In their June issue, Seattle Met Magazine presents Light a Fire 2018, shining a light on the city’s most impressive nonprofits and the people who run them. This year, our SAM Director and CEO Kimerly Rorschach has been awarded Extraordinary Executive Director!
Esquire profiles Middle Fork artist John Grade, who has a new work in an unexpected location: Nordstrom’s new men’s store in Manhattan.
Local News
Did you catch Danai Gurira’s Familiar at the Seattle Rep? Two takes on the play ran in advance of the play’s final weekend from City Arts’ Gemma Wilson and The Stranger’s Charles Mudede.
You will find me NOWHERE NEAR those glass benches. But for those without fear, check out Seattle Magazine’s look at the Olson Kundig revamp of the 56-year-old Space Needle.
Mac Hubbard for Seattle Met on the launch of Sunday Salons, the latest gallery around town to pop-up in an apartment; this one hosts the FoodArt Collection of Jeremy Buben.
“This ability to approach and resonate with our relationship to food is part of Buben’s perpetual interest in this work.

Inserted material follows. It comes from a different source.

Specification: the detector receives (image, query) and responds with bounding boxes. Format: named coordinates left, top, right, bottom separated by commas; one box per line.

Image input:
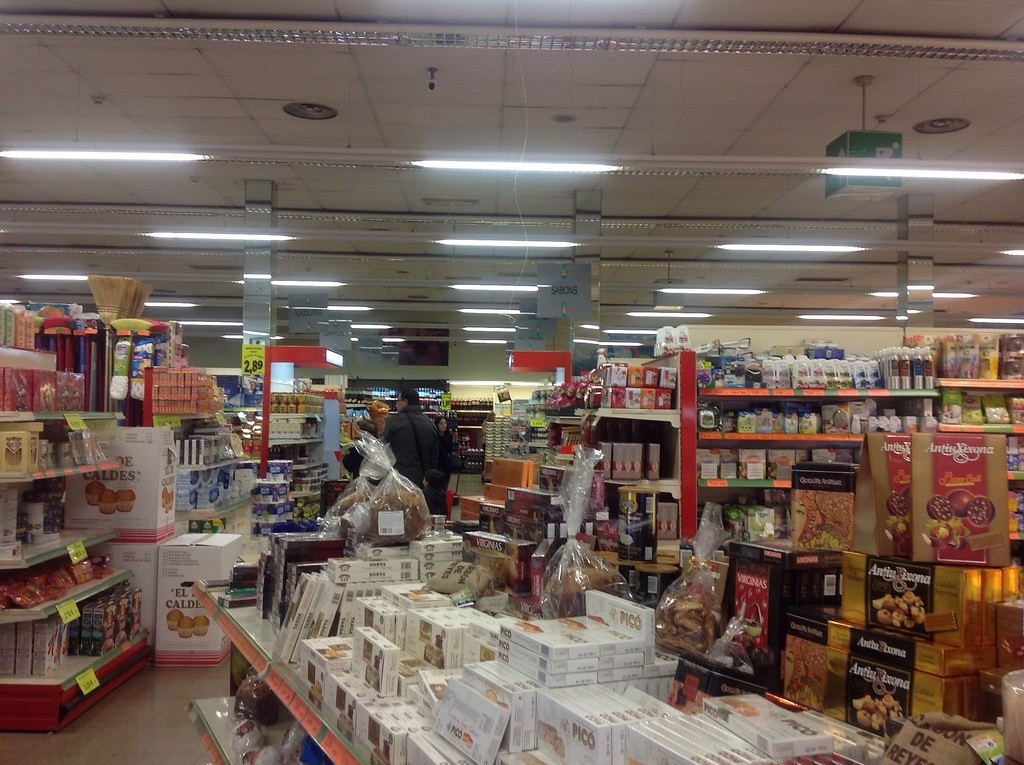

And the room for creative license is apparent from the trappings of the apartment: a nude with parts shielded by pancakes and a waffle wedge, neon indicative of diners, a mold of a Cheetos bag housing an air plant.”
Inter/National News
Eileen Kinsella for Artnet on a show about sports and social justice opening in September at the High Museum in Atlanta; it will feature works by artist Glenn Kaino in collaboration with Olympic athlete and activist Tommie Smith.
Artnet’s Sarah Cascone on the shuttering of the much-troubled and once-beloved Interview Magazine.
Ksenya Gurshtein for Hyperallergic on an exhibition of early American photography at the J. Paul Getty Museum that reveals much about the complexities of American life during the 1840s to the 1860s.
“It’s necessary to look to such images as a reminder that evil has long been done in the name of national interests and that photography was as suspect at its inception as it is today, in the age of fake news and truthiness.”
And Finally
This is something I can get behind: Lunch at 11 am. It’s OK to be hungry! Eating is good!